Aku merapatkan bibirku lalu dahiku mengerut. Aku tahu, aku ini masih anak lelaki empat belas tahun yang pengecut, makanya Froggy dan Tulip bisa berkata seperti itu. Mereka tahu seperti apa aku selama ini. Lebih memilih bersembunyi daripada menghadapi masalah yang datang di depanku. Mendengarku mengucapkan rencana yang terdengar nekat, wajar saja jika mereka ragu. Saat ini pun, bayangan aku tertangkap basah oleh Papa sudah membuatku berkeringat dingin.

"Rue tahu...," aku mengepalkan tanganku kuat-kuat, "...tapi untuk kali ini Rue harus berani."

Karena aku seorang Gryffindor.

***

Aku mengendap-endap keluar dari kamarku, menyusuri lorong demi lorong menuju ke lantai teratas rumah ini. Gelap. Hanya cahaya dari lampu-lampu kecil di dinding yang menerangi jalanku menuju ke ruangan milik papa. Aku takut, jantungku berdetak sangat cepat, keringat dingin mengucur pelan dari pelipisku tapi aku terus berjalan. Waktuku tidak banyak. Beberapa menit lagi Papa pulang kalau melihat dari kebiasaannya yang tepat waktu. Mama hari ini pergi ke luar negeri untuk memasarkan rancangan seri gaun boneka terbarunya, jadi aku tak perlu mencemaskannya.

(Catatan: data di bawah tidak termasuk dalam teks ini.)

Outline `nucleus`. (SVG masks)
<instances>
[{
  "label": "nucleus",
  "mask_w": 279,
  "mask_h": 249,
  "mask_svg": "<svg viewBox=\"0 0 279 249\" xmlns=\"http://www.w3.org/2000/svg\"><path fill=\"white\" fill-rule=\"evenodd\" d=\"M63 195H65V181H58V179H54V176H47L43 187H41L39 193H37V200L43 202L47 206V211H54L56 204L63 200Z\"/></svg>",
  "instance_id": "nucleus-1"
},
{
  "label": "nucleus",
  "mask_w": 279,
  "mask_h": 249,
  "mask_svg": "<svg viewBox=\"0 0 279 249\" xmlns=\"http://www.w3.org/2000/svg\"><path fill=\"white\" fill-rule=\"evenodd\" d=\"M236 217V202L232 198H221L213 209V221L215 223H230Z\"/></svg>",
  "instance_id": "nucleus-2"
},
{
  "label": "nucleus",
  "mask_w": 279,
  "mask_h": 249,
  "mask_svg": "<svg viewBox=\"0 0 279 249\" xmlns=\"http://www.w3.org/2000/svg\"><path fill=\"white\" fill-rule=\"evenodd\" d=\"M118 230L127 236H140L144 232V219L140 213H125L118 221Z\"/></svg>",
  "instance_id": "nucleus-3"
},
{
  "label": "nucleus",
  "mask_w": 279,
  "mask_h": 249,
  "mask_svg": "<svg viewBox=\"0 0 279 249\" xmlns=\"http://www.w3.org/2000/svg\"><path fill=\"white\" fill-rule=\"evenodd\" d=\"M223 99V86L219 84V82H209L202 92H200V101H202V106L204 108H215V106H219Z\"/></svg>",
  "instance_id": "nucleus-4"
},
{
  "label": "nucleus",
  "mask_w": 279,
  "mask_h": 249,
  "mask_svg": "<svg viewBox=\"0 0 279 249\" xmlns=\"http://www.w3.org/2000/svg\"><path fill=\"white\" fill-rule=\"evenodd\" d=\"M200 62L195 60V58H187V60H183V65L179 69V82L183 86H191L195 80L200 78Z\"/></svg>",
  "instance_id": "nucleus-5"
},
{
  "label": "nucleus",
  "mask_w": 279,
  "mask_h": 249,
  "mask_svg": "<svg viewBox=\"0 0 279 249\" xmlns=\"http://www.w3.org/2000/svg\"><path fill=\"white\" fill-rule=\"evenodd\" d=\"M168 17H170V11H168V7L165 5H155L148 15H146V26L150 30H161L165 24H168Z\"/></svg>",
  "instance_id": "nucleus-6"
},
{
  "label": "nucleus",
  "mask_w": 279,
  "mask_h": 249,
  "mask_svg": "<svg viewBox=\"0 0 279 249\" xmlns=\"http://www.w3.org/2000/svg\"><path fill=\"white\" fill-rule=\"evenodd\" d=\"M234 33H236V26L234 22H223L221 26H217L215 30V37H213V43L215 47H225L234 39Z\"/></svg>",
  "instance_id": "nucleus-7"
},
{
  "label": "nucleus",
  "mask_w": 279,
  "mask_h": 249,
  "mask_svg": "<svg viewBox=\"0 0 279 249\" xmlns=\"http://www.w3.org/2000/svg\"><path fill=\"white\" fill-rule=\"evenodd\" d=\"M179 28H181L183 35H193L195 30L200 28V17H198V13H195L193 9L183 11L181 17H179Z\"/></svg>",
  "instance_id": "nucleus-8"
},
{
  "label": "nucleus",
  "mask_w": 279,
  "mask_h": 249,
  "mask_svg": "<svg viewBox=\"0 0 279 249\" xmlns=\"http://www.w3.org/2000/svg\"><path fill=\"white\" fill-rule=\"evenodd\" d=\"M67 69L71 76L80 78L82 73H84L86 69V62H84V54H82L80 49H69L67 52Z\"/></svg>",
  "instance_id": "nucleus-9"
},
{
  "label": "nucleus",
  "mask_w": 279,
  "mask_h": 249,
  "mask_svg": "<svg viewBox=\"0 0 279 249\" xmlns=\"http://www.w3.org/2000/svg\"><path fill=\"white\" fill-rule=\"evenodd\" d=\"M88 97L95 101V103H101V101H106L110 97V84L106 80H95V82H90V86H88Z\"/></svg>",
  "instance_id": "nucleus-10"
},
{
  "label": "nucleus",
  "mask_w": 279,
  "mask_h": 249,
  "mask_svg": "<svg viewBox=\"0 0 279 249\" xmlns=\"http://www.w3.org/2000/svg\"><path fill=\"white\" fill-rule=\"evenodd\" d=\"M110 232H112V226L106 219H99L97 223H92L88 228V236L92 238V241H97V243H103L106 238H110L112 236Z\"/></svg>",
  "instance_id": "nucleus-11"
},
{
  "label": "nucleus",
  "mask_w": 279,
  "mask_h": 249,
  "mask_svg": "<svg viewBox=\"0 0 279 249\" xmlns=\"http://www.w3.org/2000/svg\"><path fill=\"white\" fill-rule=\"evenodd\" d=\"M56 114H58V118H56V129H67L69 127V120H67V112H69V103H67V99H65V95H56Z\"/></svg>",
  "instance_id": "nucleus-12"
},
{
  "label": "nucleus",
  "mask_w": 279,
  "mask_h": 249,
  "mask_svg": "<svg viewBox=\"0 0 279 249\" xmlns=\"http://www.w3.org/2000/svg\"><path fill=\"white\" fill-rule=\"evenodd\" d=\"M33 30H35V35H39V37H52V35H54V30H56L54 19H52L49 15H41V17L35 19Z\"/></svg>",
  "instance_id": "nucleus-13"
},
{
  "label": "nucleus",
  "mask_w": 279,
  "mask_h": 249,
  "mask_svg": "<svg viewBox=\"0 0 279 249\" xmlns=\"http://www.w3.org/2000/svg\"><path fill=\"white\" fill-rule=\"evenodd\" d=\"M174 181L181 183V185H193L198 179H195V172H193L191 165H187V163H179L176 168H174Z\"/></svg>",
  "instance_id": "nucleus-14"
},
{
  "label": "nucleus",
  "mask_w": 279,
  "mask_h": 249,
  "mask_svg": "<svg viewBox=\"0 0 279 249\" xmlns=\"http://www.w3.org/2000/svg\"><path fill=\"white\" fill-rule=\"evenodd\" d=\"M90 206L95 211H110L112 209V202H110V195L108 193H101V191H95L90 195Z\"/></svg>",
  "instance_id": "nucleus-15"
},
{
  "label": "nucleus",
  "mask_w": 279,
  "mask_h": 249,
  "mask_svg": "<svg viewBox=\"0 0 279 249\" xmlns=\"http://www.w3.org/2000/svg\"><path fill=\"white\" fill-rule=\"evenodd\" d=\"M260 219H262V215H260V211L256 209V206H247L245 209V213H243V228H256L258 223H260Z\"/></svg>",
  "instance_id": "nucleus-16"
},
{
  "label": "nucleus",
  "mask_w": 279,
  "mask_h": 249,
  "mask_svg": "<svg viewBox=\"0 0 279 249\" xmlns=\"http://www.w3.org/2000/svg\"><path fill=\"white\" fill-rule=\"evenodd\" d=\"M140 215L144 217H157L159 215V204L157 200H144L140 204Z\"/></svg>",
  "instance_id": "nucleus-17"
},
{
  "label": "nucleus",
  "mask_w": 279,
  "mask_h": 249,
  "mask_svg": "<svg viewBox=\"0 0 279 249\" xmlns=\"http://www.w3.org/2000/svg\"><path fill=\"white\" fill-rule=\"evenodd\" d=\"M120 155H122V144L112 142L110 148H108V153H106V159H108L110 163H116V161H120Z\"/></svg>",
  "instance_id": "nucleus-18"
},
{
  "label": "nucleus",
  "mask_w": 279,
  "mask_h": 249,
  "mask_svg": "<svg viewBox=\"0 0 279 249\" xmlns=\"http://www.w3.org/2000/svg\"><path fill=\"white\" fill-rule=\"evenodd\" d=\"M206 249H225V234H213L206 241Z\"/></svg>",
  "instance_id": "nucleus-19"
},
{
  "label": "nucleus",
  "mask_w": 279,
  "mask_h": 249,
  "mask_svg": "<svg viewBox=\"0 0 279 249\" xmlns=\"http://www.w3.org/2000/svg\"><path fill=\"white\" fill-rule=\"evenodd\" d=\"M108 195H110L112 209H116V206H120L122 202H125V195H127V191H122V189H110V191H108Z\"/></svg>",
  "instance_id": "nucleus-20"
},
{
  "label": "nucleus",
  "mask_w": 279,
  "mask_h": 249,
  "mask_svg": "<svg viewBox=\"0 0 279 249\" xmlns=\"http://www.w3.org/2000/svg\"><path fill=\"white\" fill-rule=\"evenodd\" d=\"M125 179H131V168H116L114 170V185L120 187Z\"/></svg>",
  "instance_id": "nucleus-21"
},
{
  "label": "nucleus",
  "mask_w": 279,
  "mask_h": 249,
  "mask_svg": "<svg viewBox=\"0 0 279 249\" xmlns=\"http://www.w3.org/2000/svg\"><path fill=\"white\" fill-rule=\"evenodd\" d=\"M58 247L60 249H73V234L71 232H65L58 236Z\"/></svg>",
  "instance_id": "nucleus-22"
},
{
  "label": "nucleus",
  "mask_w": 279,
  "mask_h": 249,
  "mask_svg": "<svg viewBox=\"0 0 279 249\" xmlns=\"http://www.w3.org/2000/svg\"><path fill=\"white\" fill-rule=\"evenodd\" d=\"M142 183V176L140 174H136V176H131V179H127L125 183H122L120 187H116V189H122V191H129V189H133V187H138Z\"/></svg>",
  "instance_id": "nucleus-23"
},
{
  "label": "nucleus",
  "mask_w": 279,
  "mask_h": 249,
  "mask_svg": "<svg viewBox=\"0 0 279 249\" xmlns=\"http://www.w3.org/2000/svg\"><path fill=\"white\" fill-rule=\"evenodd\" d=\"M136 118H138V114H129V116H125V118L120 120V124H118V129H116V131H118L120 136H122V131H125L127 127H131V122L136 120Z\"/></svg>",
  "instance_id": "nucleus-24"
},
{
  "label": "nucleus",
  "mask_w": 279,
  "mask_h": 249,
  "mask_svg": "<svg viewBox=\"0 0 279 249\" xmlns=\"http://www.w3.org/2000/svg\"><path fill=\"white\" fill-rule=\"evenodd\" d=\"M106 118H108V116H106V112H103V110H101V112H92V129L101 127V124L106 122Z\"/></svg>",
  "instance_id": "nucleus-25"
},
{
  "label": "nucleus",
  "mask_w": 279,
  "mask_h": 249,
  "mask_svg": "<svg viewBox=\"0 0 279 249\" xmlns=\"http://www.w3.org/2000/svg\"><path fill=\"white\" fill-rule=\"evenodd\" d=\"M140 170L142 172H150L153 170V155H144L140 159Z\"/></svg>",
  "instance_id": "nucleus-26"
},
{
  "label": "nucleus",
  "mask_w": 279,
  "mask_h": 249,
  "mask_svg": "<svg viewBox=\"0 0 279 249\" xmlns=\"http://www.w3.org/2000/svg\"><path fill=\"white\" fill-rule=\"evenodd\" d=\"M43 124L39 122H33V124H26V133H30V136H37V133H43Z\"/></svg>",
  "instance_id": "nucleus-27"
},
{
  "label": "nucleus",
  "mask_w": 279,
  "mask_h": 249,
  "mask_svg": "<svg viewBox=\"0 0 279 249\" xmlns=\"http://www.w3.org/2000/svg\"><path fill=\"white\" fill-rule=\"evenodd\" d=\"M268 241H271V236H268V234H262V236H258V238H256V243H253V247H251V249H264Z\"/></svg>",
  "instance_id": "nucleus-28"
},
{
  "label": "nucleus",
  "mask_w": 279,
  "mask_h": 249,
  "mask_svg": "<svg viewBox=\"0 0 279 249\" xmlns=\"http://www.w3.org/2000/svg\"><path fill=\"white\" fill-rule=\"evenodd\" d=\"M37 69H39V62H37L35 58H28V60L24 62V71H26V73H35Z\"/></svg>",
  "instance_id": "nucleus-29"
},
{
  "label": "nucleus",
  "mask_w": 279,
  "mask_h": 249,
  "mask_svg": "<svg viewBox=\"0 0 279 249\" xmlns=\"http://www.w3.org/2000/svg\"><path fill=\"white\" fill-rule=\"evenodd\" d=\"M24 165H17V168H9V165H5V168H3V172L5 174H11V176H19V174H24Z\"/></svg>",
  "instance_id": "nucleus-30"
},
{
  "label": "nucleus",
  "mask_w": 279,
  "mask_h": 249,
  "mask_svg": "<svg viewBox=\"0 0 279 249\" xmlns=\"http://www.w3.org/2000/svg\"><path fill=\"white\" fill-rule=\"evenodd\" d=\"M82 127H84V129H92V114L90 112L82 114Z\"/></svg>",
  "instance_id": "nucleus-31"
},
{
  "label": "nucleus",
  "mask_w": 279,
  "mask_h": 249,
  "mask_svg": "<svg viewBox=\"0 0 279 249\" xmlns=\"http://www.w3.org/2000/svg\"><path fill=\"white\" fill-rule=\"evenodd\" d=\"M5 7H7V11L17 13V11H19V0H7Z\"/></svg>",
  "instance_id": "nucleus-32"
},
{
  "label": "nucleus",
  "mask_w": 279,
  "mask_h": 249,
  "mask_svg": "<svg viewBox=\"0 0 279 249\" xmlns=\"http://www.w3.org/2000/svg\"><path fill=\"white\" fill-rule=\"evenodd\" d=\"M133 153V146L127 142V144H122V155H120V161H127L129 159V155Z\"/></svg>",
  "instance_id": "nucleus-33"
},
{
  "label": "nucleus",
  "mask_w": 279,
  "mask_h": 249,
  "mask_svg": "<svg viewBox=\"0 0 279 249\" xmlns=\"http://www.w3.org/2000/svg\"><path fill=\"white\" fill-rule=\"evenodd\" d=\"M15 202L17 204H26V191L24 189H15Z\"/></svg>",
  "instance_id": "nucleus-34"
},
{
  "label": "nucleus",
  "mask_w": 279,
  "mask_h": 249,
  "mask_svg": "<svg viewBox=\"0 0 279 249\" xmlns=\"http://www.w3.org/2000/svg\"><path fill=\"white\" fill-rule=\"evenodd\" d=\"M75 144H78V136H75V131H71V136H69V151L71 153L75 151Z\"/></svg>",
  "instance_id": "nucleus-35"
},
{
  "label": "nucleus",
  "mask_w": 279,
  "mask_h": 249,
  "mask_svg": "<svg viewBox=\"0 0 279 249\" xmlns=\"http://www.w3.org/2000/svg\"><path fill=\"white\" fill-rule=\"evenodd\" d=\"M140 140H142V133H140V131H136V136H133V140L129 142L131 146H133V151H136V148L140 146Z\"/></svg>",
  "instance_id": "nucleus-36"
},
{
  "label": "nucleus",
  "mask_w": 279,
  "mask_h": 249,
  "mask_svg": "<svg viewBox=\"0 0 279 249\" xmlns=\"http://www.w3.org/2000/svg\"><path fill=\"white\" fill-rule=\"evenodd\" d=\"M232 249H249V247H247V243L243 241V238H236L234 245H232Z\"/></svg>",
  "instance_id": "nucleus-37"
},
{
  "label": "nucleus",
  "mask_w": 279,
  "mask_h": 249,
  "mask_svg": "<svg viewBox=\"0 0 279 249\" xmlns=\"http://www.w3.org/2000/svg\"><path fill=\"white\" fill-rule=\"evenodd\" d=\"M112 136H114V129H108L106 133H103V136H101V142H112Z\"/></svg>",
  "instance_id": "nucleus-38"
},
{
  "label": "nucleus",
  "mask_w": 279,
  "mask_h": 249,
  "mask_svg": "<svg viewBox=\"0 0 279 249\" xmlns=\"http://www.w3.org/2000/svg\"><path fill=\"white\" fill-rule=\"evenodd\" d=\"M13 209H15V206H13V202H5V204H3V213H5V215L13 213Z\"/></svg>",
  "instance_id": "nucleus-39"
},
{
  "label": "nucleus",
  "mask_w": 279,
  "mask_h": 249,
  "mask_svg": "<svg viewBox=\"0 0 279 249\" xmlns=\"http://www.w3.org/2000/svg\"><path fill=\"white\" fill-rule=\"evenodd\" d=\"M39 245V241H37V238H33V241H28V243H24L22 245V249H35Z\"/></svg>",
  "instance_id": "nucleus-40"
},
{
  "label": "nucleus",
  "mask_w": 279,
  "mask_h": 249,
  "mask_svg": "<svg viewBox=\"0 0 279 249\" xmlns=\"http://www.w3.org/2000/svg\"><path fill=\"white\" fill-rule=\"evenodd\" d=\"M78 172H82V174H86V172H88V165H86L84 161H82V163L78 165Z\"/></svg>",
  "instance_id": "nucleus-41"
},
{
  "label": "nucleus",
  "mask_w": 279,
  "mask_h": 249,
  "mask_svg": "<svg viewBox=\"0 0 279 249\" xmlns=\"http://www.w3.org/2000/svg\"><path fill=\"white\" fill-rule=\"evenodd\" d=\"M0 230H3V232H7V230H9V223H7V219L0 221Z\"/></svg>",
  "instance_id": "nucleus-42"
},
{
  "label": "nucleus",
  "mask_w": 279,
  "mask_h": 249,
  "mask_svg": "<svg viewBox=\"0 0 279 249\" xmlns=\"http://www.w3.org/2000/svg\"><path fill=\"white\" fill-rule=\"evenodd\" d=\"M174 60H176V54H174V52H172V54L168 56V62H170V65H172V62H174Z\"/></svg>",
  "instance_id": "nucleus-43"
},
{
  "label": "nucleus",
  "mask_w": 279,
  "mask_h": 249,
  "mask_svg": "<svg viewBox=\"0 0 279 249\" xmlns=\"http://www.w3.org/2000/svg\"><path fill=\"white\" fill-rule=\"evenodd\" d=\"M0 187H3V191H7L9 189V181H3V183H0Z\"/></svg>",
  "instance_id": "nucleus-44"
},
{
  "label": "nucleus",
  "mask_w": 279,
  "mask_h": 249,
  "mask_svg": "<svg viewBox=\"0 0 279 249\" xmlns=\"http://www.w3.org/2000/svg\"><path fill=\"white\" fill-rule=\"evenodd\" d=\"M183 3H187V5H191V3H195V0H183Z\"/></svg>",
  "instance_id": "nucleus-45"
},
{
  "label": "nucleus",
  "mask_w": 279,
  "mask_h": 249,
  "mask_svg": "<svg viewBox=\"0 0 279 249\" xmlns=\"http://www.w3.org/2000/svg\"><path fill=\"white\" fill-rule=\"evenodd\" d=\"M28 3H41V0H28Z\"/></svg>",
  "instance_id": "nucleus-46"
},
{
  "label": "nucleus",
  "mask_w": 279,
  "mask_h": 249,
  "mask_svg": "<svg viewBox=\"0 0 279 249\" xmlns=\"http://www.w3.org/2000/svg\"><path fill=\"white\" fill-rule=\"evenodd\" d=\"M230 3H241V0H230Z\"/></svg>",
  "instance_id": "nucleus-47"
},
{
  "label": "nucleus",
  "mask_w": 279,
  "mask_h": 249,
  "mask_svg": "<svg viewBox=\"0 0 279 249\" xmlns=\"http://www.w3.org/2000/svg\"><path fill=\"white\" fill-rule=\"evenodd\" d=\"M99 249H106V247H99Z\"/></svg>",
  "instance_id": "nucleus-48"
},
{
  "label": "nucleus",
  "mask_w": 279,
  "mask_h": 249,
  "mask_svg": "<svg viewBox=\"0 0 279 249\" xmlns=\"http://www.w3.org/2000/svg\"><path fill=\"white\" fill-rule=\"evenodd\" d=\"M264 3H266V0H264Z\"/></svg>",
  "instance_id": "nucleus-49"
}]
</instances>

"Tuan muda, ayo cepat," Liselle menatapku tak sabar, wajahnya terlihat ketakutan. "Sebentar lagi Tuan besar pulang."

Aku mengangguk dan berjalan lebih cepat. Tak kupedulikan para pelayan boneka yang bergerak-gerak membersihkan ruangan, tak kupedulikan betapa seram suasana lorong-lorong rumahku. Aku tidak sendirian, Liselle menemaniku dan Mimmy membutuhkanku. Aku terus mengulangi pikiran itu dalam benakku hingga akhirnya aku dan Liselle sampai di ruangan Papa.

"Di sini, Tuan muda," bisik Liselle membuka pintu yang berpelitur itu, "Cepat, Tuan muda... Anda harus segera bersembunyi."

Aku pun masuk. Ruangan itu tidak seperti bayanganku selama ini. Kupikir ruangan ini adalah ruang kerja Papa. Kupikir akan ada meja kantor dan kursi besar serta rak-rak penuh dengan buku. Tapi nyatanya, ruangan ini seperti kamar tidur biasa. Ada ranjang besar di sisi kanan lalu lemari pakaian besar di sisi kiri. Cermin seukuran tubuh orang dewasa terpasang di dinding di samping lemari pakaian. Seluruh dindingnya dicat merah muda, mirip seperti kamar Mimmy. Sprei putih berenda dan bantal-bantal berpita membuat kamar ini seperti kamar boneka.

Apa yang Papa lakukan di tempat ini tiap kali memanggil Mimmy?

Sama sekali tak terpikirkan olehku. Mungkin Papa hanya mengobrol dengan kakak angkatku itu di sini? Ataukah kamar ini akan jadi kamar Mimmy nanti? Atau Orchid?

"Ini kamar siapa, Liselle?" tanyaku akhirnya.

"Bukan kamar siapa-siapa, Tuan muda," ujar Liselle tak berani menatap mataku. "Daripada itu, sebaiknya Tuan muda cepat bersembunyi." Ia menarik tanganku, membuka pintu lemari dan mendorongku ke dalamnya setelah kami sama-sama tertegun sesaat melihat isinya. Ada banyak sekali pakaian yang lebih tepat disebut kostum untuk perempuan di dalamnya. Aneh. "Jangan bersuara ya, Tuan muda... bersembunyilah dalam bayangan agar Tuan besar tidak melihat Anda."

Aku mengangguk.

"Kalau terjadi sesuatu... kau langsung jemput Kreon dan Noir, ya! Alamat jaringan floonya sudah ingat, kan?”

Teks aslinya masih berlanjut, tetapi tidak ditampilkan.